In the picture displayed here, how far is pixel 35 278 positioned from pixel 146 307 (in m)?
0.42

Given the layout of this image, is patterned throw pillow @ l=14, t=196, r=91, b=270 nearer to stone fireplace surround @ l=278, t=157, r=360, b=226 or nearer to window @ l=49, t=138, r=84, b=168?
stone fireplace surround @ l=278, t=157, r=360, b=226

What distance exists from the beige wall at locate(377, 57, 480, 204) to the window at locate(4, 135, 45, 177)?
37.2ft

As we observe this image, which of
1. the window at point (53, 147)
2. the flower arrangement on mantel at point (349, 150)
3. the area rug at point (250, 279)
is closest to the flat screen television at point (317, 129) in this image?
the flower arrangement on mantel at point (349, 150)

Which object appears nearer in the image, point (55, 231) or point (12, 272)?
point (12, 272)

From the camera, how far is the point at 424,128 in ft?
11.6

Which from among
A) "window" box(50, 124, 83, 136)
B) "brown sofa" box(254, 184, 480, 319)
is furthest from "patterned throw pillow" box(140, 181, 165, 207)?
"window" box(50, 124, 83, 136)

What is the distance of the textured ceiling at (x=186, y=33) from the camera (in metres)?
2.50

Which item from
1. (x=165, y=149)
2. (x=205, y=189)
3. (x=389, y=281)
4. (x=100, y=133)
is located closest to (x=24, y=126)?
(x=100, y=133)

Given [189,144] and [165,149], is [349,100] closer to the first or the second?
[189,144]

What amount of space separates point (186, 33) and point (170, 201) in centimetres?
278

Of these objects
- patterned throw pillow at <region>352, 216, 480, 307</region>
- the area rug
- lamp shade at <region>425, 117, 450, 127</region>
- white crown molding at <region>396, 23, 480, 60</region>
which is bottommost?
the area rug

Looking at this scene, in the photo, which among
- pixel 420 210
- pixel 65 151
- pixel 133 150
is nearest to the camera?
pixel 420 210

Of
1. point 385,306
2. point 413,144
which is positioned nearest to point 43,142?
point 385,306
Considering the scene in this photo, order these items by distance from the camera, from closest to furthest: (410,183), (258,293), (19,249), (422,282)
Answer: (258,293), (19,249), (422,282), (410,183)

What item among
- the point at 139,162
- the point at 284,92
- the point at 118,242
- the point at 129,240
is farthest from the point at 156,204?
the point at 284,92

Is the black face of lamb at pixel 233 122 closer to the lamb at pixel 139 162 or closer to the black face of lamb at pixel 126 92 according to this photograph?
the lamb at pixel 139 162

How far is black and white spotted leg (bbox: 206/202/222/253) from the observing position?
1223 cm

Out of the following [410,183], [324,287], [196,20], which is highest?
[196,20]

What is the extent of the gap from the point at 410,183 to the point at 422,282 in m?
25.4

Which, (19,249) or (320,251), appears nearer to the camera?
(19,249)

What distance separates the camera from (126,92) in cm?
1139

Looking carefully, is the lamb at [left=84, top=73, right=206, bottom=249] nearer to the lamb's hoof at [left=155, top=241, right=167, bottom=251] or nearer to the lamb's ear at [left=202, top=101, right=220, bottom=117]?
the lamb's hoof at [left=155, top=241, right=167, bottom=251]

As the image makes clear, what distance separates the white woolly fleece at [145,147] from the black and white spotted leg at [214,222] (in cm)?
☆ ☆ ☆ ☆
What you have to do | Write out the complete set of records exactly as given.

Finished answer |
In the picture displayed here, how far is pixel 35 278 positioned from pixel 146 307 (in m)?
0.42

Given the layout of this image, is patterned throw pillow @ l=14, t=196, r=91, b=270 nearer to stone fireplace surround @ l=278, t=157, r=360, b=226 or nearer to window @ l=49, t=138, r=84, b=168?
stone fireplace surround @ l=278, t=157, r=360, b=226

What distance exists from the beige wall at locate(377, 57, 480, 204) to the window at locate(4, 135, 45, 177)?
37.2ft

As we observe this image, which of
1. the window at point (53, 147)
2. the flower arrangement on mantel at point (349, 150)
3. the area rug at point (250, 279)
is closest to the flat screen television at point (317, 129) in this image?
the flower arrangement on mantel at point (349, 150)

Which object appears nearer in the image, point (55, 231) or point (12, 272)?
point (12, 272)

From the camera, how far is the point at 424,128 in ft?
11.6

Which from among
A) "window" box(50, 124, 83, 136)
B) "brown sofa" box(254, 184, 480, 319)
is furthest from "patterned throw pillow" box(140, 181, 165, 207)?
"window" box(50, 124, 83, 136)

What is the distance of the textured ceiling at (x=186, y=33) from the camera (in metres)?
2.50

Which item from
1. (x=165, y=149)
2. (x=205, y=189)
3. (x=389, y=281)
4. (x=100, y=133)
is located closest to (x=24, y=126)?
(x=100, y=133)

Given [189,144] and [165,149], is [349,100] closer to the first or the second?
[189,144]

What amount of space separates point (186, 33) and point (170, 201) in centimetres?
278

Of these objects
- patterned throw pillow at <region>352, 216, 480, 307</region>
- the area rug
- lamp shade at <region>425, 117, 450, 127</region>
- white crown molding at <region>396, 23, 480, 60</region>
which is bottommost?
the area rug

Looking at this scene, in the photo, which among
- pixel 420 210
- pixel 65 151
- pixel 133 150
is nearest to the camera?
pixel 420 210

Of
1. point 385,306
2. point 413,144
which is positioned nearest to point 43,142?
point 385,306
Considering the scene in this photo, order these items by distance from the camera, from closest to furthest: (410,183), (258,293), (19,249), (422,282)
Answer: (258,293), (19,249), (422,282), (410,183)

What item among
- the point at 139,162
- the point at 284,92
- the point at 118,242
- the point at 129,240
is farthest from the point at 156,204?
the point at 284,92

Is the black face of lamb at pixel 233 122 closer to the lamb at pixel 139 162 or closer to the black face of lamb at pixel 126 92 according to this photograph?
the lamb at pixel 139 162

How far is black and white spotted leg (bbox: 206/202/222/253) from the observing position?
1223 cm

Out of the following [410,183], [324,287], [196,20], which is highest?
[196,20]

What is the extent of the gap from the point at 410,183 to the point at 422,282 in m?
25.4

Which, (19,249) or (320,251), appears nearer to the camera?
(19,249)

What distance separates the camera from (126,92) in cm?
1139

Looking carefully, is the lamb at [left=84, top=73, right=206, bottom=249] nearer to the lamb's hoof at [left=155, top=241, right=167, bottom=251] or nearer to the lamb's ear at [left=202, top=101, right=220, bottom=117]?
the lamb's hoof at [left=155, top=241, right=167, bottom=251]

As the image makes clear, what distance separates the white woolly fleece at [145,147] from the black and white spotted leg at [214,222] (in cm)?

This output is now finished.